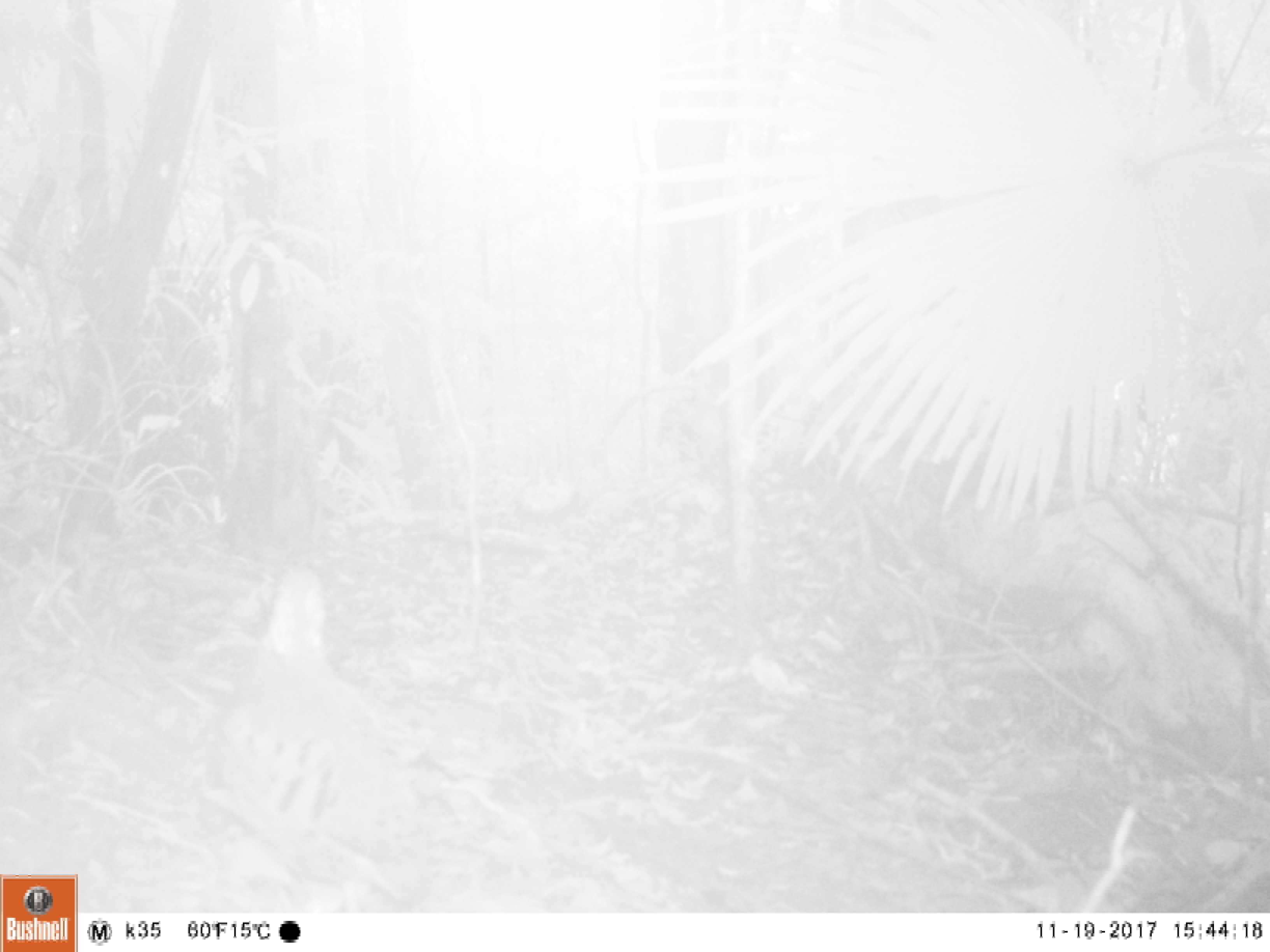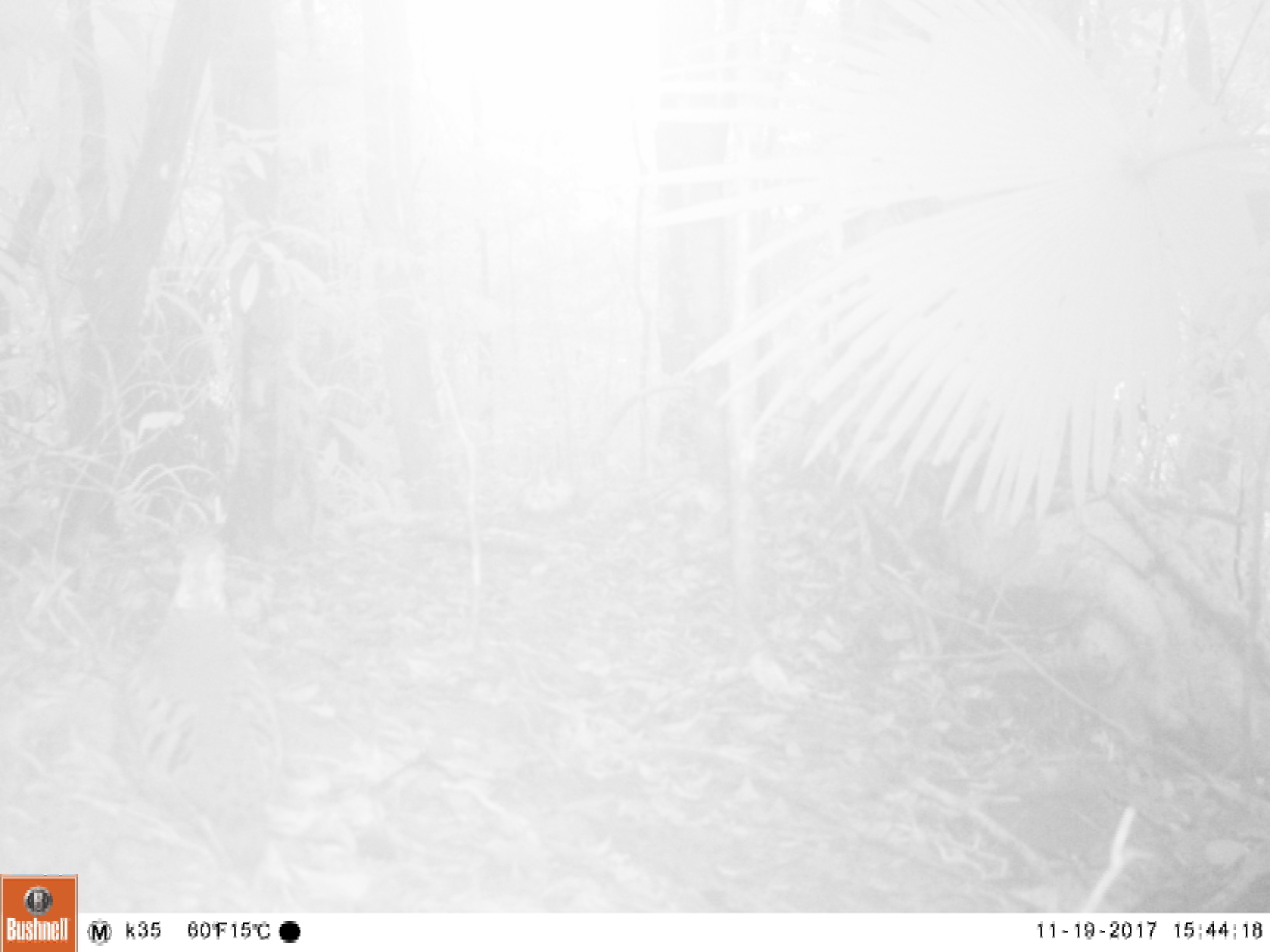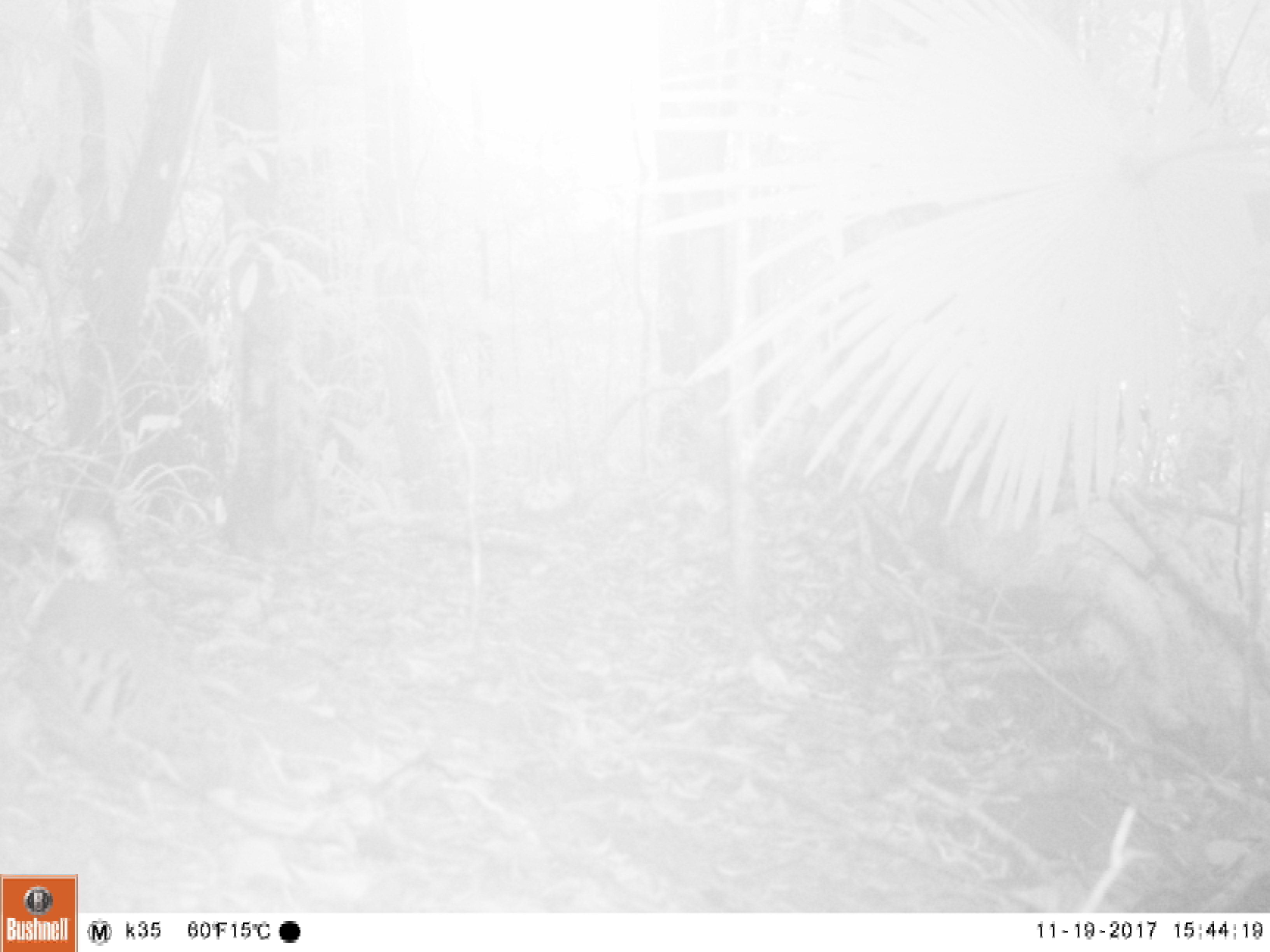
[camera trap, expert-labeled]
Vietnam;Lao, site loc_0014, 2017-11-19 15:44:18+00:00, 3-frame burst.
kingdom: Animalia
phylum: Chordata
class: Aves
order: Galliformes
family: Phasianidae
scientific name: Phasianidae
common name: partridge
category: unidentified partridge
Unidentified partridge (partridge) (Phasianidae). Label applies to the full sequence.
______
ACTIVITY
Each line from the one holding "Vietnam;Lao, site loc_0014, 2017-11-19" to the end of the data above goes into the answer exactly as written, and no other line does.

EXERCISE RESULT
Vietnam;Lao, site loc_0014, 2017-11-19 15:44:18+00:00, 3-frame burst.
kingdom: Animalia
phylum: Chordata
class: Aves
order: Galliformes
family: Phasianidae
scientific name: Phasianidae
common name: partridge
category: unidentified partridge
Unidentified partridge (partridge) (Phasianidae). Label applies to the full sequence.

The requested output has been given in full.